- [Given task]
Reproduce all of the rows below word for word, but omit the pictures.

Source data:
▬▬▬▬▬▬▬▬▬▬
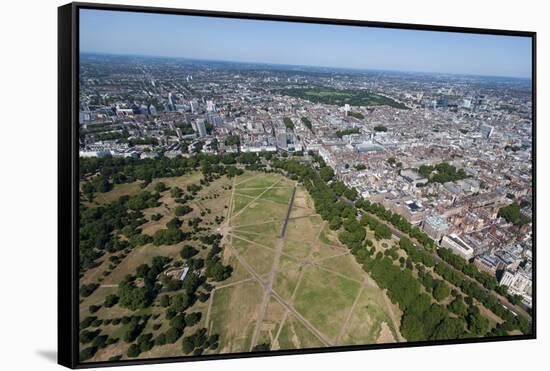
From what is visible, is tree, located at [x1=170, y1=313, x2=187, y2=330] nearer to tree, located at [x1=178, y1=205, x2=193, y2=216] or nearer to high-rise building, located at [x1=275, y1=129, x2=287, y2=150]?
tree, located at [x1=178, y1=205, x2=193, y2=216]

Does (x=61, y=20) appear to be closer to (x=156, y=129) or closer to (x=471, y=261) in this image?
(x=156, y=129)

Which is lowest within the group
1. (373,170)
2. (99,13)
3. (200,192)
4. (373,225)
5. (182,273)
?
(182,273)

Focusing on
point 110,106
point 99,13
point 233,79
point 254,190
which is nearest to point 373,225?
point 254,190

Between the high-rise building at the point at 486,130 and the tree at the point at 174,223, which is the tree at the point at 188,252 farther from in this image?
the high-rise building at the point at 486,130

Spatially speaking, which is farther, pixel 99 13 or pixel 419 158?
▬▬▬▬▬▬▬▬▬▬
- [Completed exercise]
From what is visible, is tree, located at [x1=170, y1=313, x2=187, y2=330] nearer to tree, located at [x1=178, y1=205, x2=193, y2=216] or nearer to high-rise building, located at [x1=275, y1=129, x2=287, y2=150]?
tree, located at [x1=178, y1=205, x2=193, y2=216]

Does (x=61, y=20) appear to be closer to (x=156, y=129) or closer to (x=471, y=261) in this image?
(x=156, y=129)

Which is lowest within the group
1. (373,170)
2. (99,13)
3. (200,192)
4. (373,225)
5. (182,273)
?
(182,273)

Focusing on
point 110,106
point 99,13
point 233,79
point 254,190
which is nearest to point 373,225?
point 254,190

Between the high-rise building at the point at 486,130 and the tree at the point at 174,223, which is the tree at the point at 188,252 farther from in this image?
the high-rise building at the point at 486,130

Spatially speaking, which is farther, pixel 99 13 or pixel 419 158?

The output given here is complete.